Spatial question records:
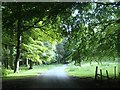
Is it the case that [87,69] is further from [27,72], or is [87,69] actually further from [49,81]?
[27,72]

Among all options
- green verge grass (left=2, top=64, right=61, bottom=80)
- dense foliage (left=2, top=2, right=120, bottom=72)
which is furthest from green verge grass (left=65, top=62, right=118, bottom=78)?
green verge grass (left=2, top=64, right=61, bottom=80)

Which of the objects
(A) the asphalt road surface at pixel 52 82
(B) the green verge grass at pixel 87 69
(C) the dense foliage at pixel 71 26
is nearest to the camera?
(A) the asphalt road surface at pixel 52 82

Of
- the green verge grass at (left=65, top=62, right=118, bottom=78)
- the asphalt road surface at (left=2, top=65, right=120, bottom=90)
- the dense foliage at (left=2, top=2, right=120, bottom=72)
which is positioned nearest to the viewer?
the asphalt road surface at (left=2, top=65, right=120, bottom=90)

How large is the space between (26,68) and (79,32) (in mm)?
1925

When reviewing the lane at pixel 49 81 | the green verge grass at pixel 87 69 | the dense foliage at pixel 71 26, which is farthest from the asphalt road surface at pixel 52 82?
the dense foliage at pixel 71 26

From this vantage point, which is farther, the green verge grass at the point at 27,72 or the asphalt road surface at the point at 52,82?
the green verge grass at the point at 27,72

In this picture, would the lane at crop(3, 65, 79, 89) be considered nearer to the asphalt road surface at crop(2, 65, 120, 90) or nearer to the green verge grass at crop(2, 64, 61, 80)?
the asphalt road surface at crop(2, 65, 120, 90)

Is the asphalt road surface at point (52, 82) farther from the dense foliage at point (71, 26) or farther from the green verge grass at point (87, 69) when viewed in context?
the dense foliage at point (71, 26)

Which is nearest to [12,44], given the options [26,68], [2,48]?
[2,48]

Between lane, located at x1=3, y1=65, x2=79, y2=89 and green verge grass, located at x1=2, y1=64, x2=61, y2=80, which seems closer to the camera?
lane, located at x1=3, y1=65, x2=79, y2=89

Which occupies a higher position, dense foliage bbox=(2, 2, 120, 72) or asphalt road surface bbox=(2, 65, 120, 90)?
dense foliage bbox=(2, 2, 120, 72)

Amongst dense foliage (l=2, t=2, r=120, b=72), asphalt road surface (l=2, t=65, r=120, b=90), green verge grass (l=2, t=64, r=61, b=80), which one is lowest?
asphalt road surface (l=2, t=65, r=120, b=90)

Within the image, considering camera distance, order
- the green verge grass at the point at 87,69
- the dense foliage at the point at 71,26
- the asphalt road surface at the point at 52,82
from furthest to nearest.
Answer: the green verge grass at the point at 87,69, the dense foliage at the point at 71,26, the asphalt road surface at the point at 52,82

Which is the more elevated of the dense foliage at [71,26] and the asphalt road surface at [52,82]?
the dense foliage at [71,26]
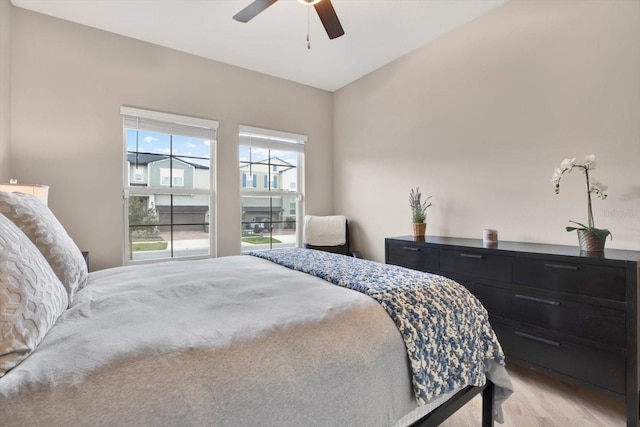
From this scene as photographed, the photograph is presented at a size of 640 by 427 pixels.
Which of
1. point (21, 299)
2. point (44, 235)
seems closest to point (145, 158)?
point (44, 235)

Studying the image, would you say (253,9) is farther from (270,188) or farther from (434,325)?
(434,325)

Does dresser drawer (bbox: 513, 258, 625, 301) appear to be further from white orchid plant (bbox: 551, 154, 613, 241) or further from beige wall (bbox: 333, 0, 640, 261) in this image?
beige wall (bbox: 333, 0, 640, 261)

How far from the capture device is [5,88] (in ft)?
7.45

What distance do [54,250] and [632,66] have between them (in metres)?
3.18

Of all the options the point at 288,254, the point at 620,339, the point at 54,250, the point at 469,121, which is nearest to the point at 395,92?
the point at 469,121

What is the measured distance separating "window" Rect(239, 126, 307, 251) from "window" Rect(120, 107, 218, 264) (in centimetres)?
40

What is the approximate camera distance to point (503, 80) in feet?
8.09

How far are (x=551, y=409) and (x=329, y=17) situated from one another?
2.73 m

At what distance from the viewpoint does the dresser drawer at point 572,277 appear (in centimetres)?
158

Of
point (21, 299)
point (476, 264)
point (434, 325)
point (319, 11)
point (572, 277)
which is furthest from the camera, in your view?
point (476, 264)

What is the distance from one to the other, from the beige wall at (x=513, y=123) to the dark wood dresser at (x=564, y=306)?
0.39 meters

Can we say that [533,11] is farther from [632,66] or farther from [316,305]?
[316,305]

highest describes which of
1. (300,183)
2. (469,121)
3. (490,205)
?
(469,121)

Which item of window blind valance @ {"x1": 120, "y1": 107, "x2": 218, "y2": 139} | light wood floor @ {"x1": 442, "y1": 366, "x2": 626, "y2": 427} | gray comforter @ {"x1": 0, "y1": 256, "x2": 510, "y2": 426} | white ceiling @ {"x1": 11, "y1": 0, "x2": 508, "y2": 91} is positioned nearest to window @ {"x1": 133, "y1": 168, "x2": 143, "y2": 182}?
window blind valance @ {"x1": 120, "y1": 107, "x2": 218, "y2": 139}
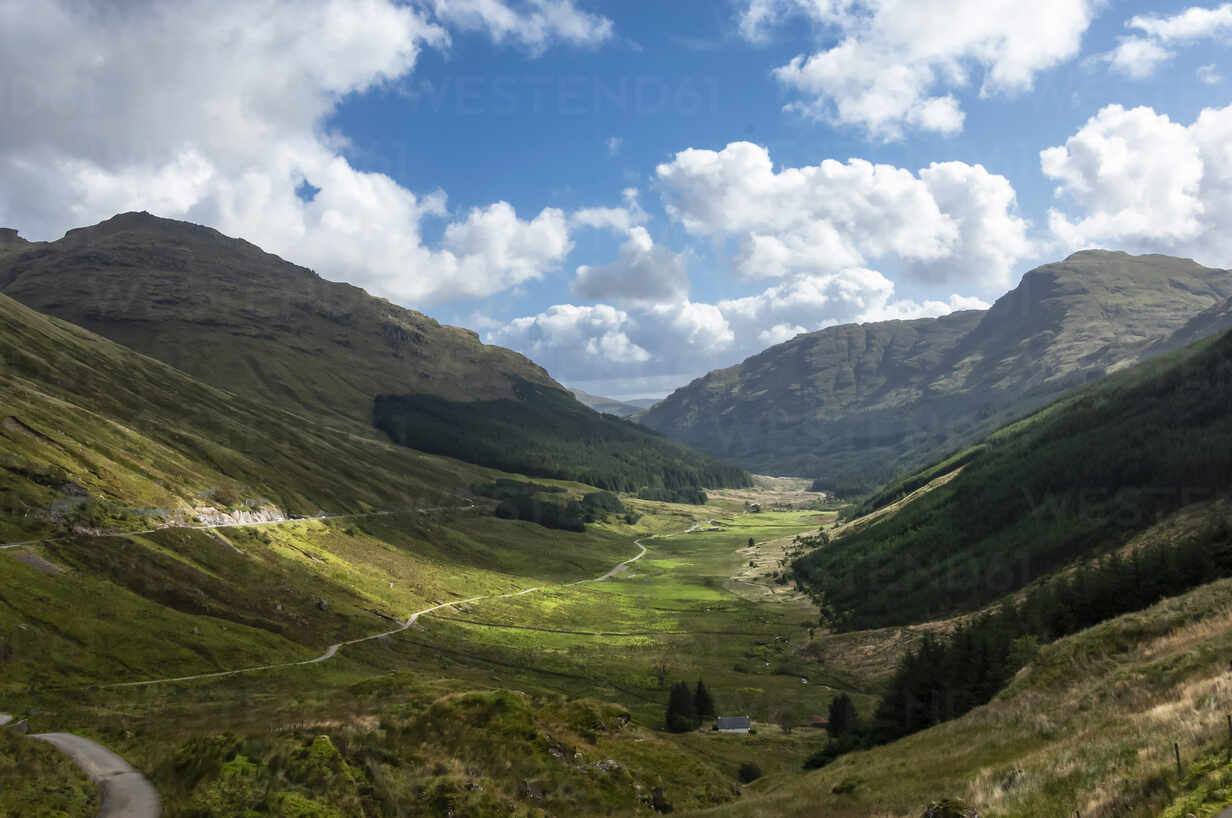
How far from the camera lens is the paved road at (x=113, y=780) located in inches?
1084

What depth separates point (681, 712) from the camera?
106875 millimetres

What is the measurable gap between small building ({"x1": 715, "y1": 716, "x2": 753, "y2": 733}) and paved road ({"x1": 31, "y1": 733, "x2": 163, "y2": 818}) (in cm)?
8393

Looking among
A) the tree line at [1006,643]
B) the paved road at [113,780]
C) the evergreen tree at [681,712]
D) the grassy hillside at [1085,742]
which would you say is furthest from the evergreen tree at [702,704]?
the paved road at [113,780]

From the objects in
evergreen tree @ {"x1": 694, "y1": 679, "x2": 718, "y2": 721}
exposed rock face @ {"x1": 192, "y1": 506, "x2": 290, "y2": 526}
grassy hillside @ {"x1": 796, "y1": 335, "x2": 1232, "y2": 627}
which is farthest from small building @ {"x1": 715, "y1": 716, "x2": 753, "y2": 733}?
exposed rock face @ {"x1": 192, "y1": 506, "x2": 290, "y2": 526}

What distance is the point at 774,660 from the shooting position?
6009 inches

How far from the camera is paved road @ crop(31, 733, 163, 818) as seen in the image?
90.3ft

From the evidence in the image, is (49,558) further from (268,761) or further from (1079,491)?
(1079,491)

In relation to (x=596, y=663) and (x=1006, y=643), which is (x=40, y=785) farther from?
(x=596, y=663)

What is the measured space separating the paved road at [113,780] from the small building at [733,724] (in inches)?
3304

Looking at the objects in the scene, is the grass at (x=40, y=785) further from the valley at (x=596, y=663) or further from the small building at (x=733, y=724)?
the small building at (x=733, y=724)

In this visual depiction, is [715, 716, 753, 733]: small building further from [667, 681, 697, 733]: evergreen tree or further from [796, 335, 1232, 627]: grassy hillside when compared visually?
[796, 335, 1232, 627]: grassy hillside

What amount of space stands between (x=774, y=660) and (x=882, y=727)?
87881mm

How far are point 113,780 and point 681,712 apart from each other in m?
88.3

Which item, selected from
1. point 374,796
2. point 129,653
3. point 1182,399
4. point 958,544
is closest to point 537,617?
point 129,653
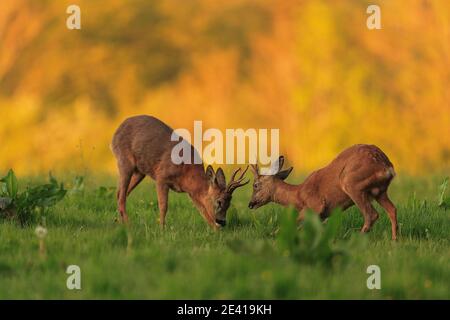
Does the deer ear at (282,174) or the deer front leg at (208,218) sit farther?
the deer ear at (282,174)

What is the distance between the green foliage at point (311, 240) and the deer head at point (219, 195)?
7.73 ft

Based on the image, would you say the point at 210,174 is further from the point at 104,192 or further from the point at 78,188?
the point at 78,188

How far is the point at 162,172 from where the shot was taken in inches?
405

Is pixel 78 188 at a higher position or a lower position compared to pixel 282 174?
lower

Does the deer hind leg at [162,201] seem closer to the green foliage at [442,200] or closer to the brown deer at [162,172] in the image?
the brown deer at [162,172]

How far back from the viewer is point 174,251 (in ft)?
25.3

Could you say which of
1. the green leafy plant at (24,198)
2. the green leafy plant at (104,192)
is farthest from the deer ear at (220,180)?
the green leafy plant at (104,192)

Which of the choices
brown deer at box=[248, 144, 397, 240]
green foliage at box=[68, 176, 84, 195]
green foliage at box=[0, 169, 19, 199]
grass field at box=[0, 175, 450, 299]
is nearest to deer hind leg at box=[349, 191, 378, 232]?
brown deer at box=[248, 144, 397, 240]

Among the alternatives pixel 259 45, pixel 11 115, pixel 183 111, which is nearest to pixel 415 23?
pixel 259 45

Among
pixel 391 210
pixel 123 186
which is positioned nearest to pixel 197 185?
pixel 123 186

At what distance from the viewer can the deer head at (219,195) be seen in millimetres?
9609

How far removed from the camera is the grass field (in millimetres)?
6441

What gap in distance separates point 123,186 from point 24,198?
1631 mm

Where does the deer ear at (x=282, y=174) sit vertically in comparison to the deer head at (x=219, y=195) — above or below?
above
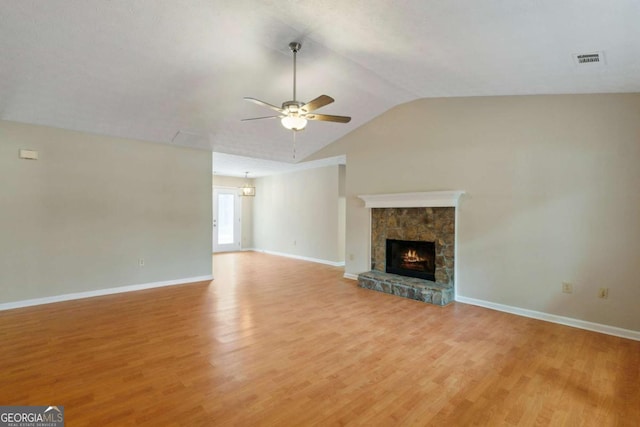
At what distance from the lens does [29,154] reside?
4137 millimetres

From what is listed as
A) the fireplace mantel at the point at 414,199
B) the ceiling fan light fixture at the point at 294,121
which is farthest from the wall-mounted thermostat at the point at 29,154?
the fireplace mantel at the point at 414,199

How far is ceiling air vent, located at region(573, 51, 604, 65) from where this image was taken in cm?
242

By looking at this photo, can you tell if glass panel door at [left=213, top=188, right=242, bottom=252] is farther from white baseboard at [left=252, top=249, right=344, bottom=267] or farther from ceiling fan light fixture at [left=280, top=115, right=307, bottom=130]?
ceiling fan light fixture at [left=280, top=115, right=307, bottom=130]

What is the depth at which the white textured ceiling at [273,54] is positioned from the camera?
2240mm

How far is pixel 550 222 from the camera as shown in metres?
3.65

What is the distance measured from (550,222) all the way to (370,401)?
10.4 ft

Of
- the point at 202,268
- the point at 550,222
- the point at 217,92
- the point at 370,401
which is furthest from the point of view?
the point at 202,268

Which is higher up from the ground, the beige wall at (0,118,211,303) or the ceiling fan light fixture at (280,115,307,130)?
the ceiling fan light fixture at (280,115,307,130)

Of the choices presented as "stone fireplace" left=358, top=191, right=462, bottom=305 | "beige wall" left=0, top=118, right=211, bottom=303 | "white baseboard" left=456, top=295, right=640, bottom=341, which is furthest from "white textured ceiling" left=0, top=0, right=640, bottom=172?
"white baseboard" left=456, top=295, right=640, bottom=341

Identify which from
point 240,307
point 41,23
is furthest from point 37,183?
point 240,307

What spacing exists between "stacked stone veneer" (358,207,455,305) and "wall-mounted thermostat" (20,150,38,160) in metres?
5.19

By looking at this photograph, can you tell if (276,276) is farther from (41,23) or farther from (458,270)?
(41,23)

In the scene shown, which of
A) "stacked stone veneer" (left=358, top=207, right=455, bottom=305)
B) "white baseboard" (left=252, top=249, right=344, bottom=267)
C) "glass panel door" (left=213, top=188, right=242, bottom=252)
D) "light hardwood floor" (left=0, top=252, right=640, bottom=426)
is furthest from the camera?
"glass panel door" (left=213, top=188, right=242, bottom=252)

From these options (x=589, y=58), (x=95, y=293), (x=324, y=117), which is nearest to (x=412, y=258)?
(x=324, y=117)
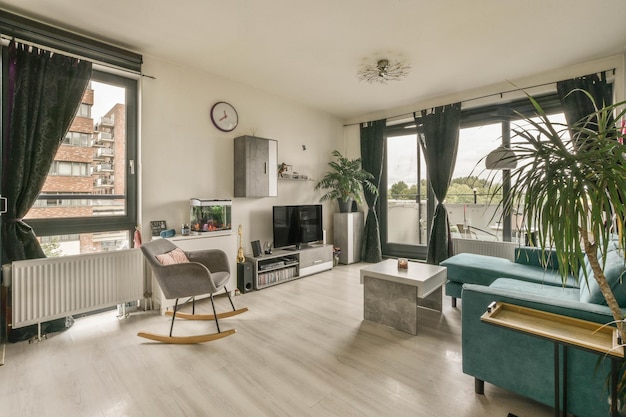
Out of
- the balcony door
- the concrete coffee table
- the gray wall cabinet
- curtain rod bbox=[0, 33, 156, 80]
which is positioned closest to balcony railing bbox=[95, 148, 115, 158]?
curtain rod bbox=[0, 33, 156, 80]

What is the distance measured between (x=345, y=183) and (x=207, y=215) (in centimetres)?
239

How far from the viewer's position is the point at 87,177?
2.95 m

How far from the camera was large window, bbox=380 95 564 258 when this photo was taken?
13.6ft

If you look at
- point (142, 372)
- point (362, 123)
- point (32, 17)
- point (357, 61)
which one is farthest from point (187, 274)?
point (362, 123)

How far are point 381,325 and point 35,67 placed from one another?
3.91m

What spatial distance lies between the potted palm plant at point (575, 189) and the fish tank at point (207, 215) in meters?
3.03

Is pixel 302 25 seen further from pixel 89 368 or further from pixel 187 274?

== Written request ==
Set down the stretch of lines from the line containing "From this scene" through the line containing "0.39 meters", copying each one exactly.

== Answer below ==
From this scene as photographed, the photograph is presented at a size of 640 by 427 pixels.
Which of
1. point (21, 299)
2. point (44, 235)
seems closest to point (145, 158)?
point (44, 235)

Studying the image, would you say (253,9) is farther from (270,188) or farther from (434,325)?
(434,325)

Does dresser drawer (bbox: 513, 258, 625, 301) appear to be further from white orchid plant (bbox: 551, 154, 613, 241) or further from beige wall (bbox: 333, 0, 640, 261) in this image?
beige wall (bbox: 333, 0, 640, 261)

How far from the capture device is [5,88] (in ft)?
7.45

What distance do [54,250] and [632,66] have between them (in metres)?
3.18

Of all the options the point at 288,254, the point at 620,339, the point at 54,250, the point at 469,121, which is nearest to the point at 395,92?
the point at 469,121

What is the measured distance separating "window" Rect(239, 126, 307, 251) from "window" Rect(120, 107, 218, 264) (in centimetres)?
40

What is the approximate camera distance to point (503, 80) in feet?
8.09

How far are (x=551, y=409) and (x=329, y=17) situated from one another?
2.73 m

At what distance from the viewpoint does the dresser drawer at point 572,277 appear (in centimetres)?
158

Of
point (21, 299)
point (476, 264)
point (434, 325)
point (319, 11)
point (572, 277)
which is furthest from the camera, in your view?
point (476, 264)

What is the distance from one to the other, from the beige wall at (x=513, y=123) to the dark wood dresser at (x=564, y=306)?
0.39 meters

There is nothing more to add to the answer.